◆ WHAT THE TASK ASKS: Rewrite the lines from the one containing "What is the actual" through the end of the records, replacing "separation" with "distance" and leaving everything else unchanged.

◆ MATERIAL:
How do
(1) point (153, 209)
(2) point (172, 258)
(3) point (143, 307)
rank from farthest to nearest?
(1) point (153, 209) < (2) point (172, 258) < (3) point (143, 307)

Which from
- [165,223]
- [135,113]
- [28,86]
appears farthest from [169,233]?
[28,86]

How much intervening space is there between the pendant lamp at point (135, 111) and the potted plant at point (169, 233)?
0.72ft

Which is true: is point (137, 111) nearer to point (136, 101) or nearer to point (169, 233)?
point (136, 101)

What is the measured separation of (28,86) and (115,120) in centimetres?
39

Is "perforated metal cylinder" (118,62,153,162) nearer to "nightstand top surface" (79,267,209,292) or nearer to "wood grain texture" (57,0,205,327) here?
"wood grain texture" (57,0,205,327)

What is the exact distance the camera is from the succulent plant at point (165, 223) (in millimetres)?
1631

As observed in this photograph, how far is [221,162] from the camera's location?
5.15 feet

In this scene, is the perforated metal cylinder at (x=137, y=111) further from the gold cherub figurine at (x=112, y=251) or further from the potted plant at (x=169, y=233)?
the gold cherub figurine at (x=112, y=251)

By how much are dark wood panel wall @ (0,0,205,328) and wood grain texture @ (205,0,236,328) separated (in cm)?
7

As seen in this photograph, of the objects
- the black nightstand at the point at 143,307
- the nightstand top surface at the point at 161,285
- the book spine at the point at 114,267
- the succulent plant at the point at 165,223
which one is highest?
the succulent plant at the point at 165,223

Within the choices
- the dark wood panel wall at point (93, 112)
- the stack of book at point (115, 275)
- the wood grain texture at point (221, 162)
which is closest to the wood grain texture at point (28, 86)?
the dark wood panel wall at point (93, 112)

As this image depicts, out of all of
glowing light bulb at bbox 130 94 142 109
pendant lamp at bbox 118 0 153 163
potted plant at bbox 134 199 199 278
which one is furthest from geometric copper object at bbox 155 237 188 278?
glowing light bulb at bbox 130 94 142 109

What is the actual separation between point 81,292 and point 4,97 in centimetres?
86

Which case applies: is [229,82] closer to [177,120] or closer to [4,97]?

◆ EXERCISE RESULT:
What is the actual distance between point 81,292 and point 4,97 in centimetres?
86

Which case applies: is [229,82] closer to [177,120] or closer to [4,97]?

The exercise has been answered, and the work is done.